Renán A. Rojas-Gómez is a Ph.D. candidate in electrical and computer engineering. His Beckman faculty collaborator is Minh Do, the Thomas and Margaret Huang Endowed Professor in Electrical and Computer Engineering.
"Our main objective is to develop a state-of-the-art multi-omics data analysis framework. Specifically, we aim to incorporate multimodal data at multiple body scales (e.g., molecular, anatomic and tissue scales) to obtain a holistic understanding of cancer. By integrating different body scales with multimodal data sources and weakly supervised deep learning techniques, we intend to improve the development of next-generation drugs and clinical treatment of cancer-related diseases."
Maxine He is a fourth-year Ph.D. student in the Neuroscience Program. Her Beckman faculty collaborator is Manuel Hernandez, a research affiliate in the Department of Biomedical and Translational Sciences and the Department of Kinesiology and Community Health.
"Early stress and anxiety detection and monitoring are crucial for improving mental wellness, and wearable technology shows promise as a solution. By using multi-modal physiological signals from wearables in conjunction with machine-learning algorithms, I aim to provide insights into detecting stress and anxiety in humans. Eventually, I hope to shed light on inter-individual variance in the response to stress and to bridge the gap in our understanding of the challenges and the potential of personalized stress and anxiety detection."
2023 Nadine Barrie Smith Memorial Fellowship
The Nadine Barrie Smith Memorial Fund supports female engineering graduate students who are conducting research in the general field of medical imaging at the Beckman Institute.
Jenna Cario is pursuing her Ph.D. in electrical engineering. Her Beckman faculty collaborator is Michael Oelze, a professor of electrical and computer engineering.
"When breast cancer patients undergo certain types of chemotherapy, the passive metal clips that are used to mark the areas being treated can become hard to see over time in ultrasound and make imaging these areas difficult. I am working on an electronic clip design that actively sends a signal back whenever it is imaged, instead. With this electronic clip, we hope to make ultrasound imaging easier for these patients so that they don't have to have more inconvenient or uncomfortable procedures done."
Laura Rosok is a second-year predoctoral student in the Neuroscience Program. Her Beckman faculty collaborator is Naiman Khan, an associate professor in kinesiology and community health.
"I aim to better understand the relations between cognitive function and nutritional factors in children. Specifically, I use MRI, EEG, cognitive batteries, carotenoid status, and blood markers to quantify how childhood dietary and developmental factors may relate to executive function, memory, and visual processing. As there is limited scientific evidence surrounding recommended nutrients and their daily intakes for specific outcomes, not to mention that childhood represents a critical period of functional and structural organization in the brain, it is essential to determine what nutrients are needed for optimal brain health in children and in what quantities."
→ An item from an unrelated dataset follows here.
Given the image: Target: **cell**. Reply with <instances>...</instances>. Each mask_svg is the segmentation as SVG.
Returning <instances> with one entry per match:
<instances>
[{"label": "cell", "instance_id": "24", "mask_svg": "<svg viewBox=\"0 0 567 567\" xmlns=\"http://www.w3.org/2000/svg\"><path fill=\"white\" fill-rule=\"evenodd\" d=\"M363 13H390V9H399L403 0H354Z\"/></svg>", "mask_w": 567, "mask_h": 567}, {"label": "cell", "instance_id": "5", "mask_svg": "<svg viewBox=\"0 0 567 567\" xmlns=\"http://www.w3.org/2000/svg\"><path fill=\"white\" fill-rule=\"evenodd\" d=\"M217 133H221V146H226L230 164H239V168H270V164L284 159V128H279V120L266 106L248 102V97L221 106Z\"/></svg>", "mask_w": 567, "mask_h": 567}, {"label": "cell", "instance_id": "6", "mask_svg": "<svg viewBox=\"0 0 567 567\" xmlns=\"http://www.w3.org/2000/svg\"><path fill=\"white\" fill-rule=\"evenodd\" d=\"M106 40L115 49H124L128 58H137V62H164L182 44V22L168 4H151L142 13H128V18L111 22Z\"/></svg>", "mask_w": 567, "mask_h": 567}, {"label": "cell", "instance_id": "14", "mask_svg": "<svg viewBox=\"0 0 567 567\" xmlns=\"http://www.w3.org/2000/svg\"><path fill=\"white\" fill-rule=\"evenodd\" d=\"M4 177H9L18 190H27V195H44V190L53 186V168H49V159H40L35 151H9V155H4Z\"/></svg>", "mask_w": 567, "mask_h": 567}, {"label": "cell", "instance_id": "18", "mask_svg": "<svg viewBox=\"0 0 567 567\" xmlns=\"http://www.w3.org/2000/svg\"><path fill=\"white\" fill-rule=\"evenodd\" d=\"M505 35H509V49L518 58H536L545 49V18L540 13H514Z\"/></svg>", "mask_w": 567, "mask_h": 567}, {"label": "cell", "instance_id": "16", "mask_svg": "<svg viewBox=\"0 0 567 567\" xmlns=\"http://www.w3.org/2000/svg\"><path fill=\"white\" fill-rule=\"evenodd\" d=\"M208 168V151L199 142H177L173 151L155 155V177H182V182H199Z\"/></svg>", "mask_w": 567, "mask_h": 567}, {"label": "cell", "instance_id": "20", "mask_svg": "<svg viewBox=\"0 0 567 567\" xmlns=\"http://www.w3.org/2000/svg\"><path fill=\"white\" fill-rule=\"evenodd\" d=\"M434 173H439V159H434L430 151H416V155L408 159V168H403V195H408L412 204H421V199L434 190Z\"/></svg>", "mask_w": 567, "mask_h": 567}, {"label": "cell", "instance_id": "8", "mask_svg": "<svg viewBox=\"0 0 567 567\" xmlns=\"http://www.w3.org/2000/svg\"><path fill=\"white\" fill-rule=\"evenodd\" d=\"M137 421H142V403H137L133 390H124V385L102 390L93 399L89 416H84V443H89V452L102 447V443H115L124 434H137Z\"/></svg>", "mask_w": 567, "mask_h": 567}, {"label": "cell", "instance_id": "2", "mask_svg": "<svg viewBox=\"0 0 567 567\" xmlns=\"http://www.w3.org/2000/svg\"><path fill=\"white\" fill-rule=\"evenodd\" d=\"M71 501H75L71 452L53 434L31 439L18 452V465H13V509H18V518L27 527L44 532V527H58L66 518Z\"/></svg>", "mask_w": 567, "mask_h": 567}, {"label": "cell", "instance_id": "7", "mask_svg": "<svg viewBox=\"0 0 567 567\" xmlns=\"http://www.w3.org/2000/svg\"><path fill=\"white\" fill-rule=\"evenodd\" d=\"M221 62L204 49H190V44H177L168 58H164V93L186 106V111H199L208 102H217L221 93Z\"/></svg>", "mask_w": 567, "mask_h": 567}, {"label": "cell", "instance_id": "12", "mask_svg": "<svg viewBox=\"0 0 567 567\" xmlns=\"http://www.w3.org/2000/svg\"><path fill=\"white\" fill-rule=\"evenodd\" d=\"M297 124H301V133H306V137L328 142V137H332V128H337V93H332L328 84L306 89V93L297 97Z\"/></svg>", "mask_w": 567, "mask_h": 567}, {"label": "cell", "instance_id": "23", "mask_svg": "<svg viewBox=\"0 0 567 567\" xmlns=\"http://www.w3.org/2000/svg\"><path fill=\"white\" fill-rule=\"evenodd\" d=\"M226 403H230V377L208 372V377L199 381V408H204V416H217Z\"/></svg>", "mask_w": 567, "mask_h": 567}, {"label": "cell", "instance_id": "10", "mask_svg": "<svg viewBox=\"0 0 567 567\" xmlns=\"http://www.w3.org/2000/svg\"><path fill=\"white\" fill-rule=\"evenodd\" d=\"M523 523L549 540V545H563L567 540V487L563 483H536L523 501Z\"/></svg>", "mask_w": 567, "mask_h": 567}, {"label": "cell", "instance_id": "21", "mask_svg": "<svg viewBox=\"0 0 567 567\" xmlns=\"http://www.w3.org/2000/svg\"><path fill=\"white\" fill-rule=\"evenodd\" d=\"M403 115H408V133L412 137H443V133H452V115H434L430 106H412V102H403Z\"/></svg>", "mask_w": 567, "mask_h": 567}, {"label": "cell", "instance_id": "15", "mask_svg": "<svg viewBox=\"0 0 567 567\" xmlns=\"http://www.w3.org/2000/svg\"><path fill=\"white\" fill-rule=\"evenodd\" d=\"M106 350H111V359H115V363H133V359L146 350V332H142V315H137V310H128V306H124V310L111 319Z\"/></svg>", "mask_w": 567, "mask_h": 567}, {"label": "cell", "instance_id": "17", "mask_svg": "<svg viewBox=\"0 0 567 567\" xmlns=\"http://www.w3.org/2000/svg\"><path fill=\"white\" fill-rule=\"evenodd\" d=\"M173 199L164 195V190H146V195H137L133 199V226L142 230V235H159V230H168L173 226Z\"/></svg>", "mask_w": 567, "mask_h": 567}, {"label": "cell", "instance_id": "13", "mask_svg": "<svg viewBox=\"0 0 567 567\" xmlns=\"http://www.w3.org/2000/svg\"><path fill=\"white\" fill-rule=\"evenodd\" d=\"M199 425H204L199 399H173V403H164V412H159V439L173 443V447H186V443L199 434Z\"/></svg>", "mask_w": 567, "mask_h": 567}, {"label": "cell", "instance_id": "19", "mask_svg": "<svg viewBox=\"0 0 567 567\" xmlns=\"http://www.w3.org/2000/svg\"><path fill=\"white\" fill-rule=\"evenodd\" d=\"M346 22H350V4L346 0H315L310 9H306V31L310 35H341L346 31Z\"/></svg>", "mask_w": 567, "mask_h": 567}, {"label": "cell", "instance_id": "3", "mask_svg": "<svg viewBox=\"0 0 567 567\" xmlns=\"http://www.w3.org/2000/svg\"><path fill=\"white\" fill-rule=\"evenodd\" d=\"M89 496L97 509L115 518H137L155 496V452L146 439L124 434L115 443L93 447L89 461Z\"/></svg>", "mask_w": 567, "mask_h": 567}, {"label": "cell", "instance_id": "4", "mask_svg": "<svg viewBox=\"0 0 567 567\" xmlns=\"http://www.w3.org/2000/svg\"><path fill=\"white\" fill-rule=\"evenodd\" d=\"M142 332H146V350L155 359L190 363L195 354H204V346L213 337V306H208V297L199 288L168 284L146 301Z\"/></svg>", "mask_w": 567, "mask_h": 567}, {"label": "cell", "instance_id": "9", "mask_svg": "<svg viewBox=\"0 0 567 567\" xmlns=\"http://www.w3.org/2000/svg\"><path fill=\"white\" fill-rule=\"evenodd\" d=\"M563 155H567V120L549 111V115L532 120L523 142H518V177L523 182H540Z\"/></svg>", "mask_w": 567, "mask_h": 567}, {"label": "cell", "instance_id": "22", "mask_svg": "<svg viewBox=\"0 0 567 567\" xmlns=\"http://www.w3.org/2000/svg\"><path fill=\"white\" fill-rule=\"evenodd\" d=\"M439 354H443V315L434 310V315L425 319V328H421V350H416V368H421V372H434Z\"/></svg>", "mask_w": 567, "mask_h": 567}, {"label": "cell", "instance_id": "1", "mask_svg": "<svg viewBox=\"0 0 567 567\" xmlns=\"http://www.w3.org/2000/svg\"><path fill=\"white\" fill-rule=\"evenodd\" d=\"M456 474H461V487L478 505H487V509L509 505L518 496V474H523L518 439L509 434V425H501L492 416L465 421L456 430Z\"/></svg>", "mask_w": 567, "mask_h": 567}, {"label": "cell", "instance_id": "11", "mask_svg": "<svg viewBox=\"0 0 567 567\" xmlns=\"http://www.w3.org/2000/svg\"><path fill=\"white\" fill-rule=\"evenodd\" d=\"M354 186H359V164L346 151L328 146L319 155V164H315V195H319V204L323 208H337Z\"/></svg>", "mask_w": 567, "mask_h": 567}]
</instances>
Shagun Ajmera is pursuing her Ph.D. in the Neuroscience Program. Her Beckman faculty collaborator is Fatima Husain, a professor of speech and hearing science.
"Advanced neuroimaging techniques like functional MRI provide large brain signal data at high-resolution, yet studies of neurological disorders remain under-powered owing to contrastingly smaller participant counts. Thanks to data sharing practices, heterogenous sources of similar data, such as brain activity during rest, can be leveraged as a benchmark for 'control' conditions. My goal is to deploy machine learning in order to harmonize publicly available large fMRI datasets with the data collected in our lab for tinnitus, a neurological hearing disorder. With the advantage of data diversity, machine learning models will generalize well, thereby identifying robust and replicable neural characteristics of tinnitus relative to control groups. Successful implementation of such a data harmonization method can pave way for similar application in other brain disorders as well."